Apache Spark’s machine learning (ML) pipelines provide a lot of power, but sometimes the tools you need for your specific problem aren’t available yet. This talk introduces Spark’s ML pipelines, and then looks at how to extend them with your own custom algorithms. By integrating your own data preparation and machine learning tools into Spark’s ML pipelines, you will be able to take advantage of useful meta-algorithms, like parameter searching and pipeline persistence (with a bit more work, of course).
Even if you don’t have your own machine learning algorithms that you want to implement, this session will give you an inside look at how the ML APIs are built. It will also help you make even more awesome ML pipelines and customize Spark models for your needs. And if you don’t want to extend Spark ML pipelines with custom algorithms, you’ll still benefit by developing a stronger background for future Spark ML projects.
The examples in this talk will be presented in Scala, but any non-standard syntax will be explained.
Session hashtag: #SFml2
Holden Karau is transgender Canadian, an active open source contributor, and co-author of Learning Spark & High Performance Spark.
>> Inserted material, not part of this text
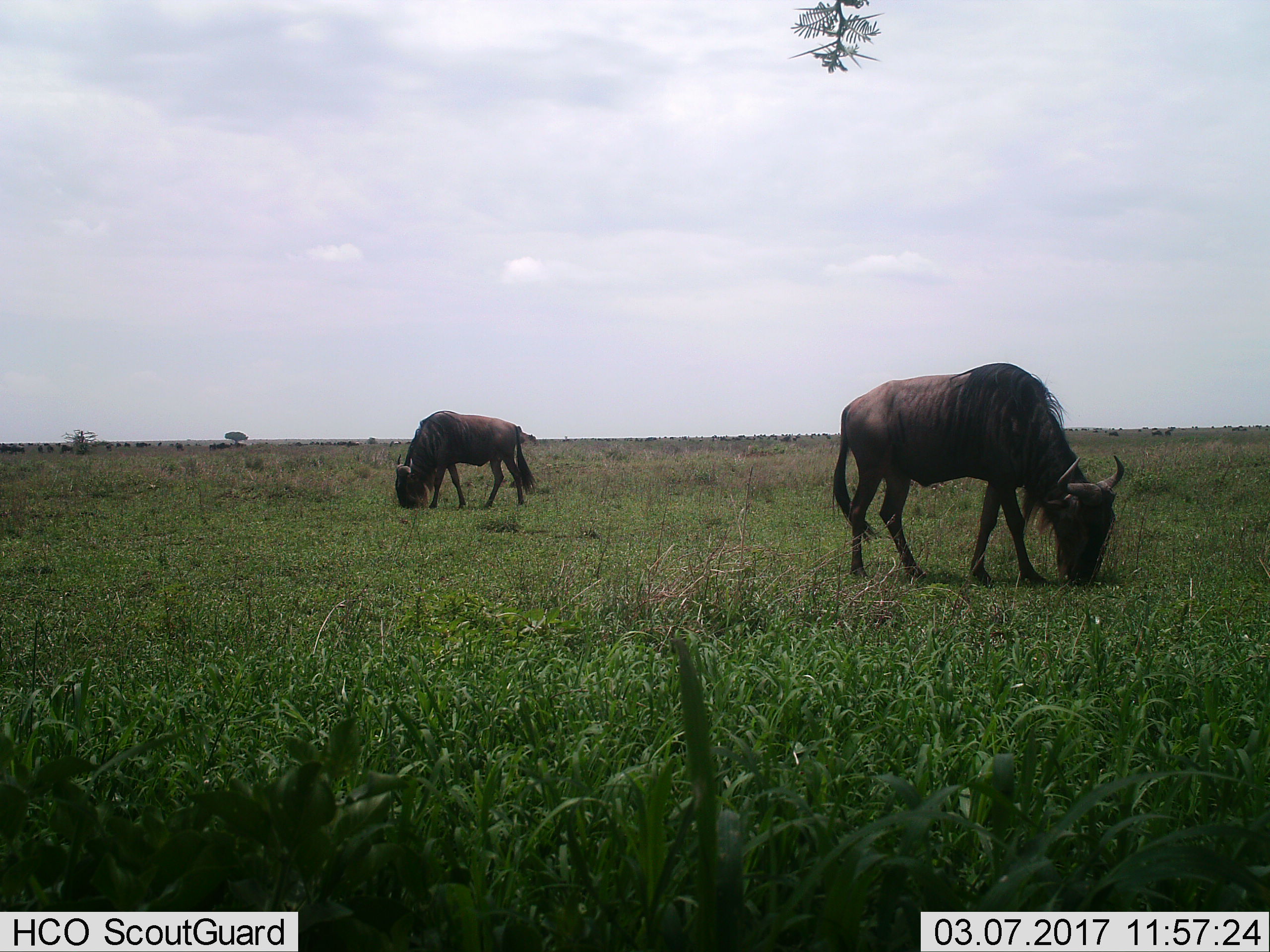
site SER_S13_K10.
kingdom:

When not in San Francisco working as a software development engineer at IBM’s Spark Technology Center, Holden talks internationally on Spark and holds office hours at coffee shops at home and abroad. She makes frequent contributions to Spark, specializing in PySpark and Machine Learning. Prior to IBM she worked on a variety of distributed, search, and classification problems at Alpine, Databricks, Google, Foursquare, and Amazon. She graduated from the University of Waterloo with a Bachelor of Mathematics in Computer Science.
Seth Hendrickson is a top Apache Spark contributor. He implemented multinomial logistic regression with elastic-net regularization in Spark’s ML library and has contributed several other performance improvements to linear models in Spark. He has also made extensive contributions to Spark ML decision trees and ensemble algorithms. Prior to joining IBM, Seth was an electrical engineer working on signal processing and IOT. He earned his M.S. in electrical engineering from Georgia Institute of Technology.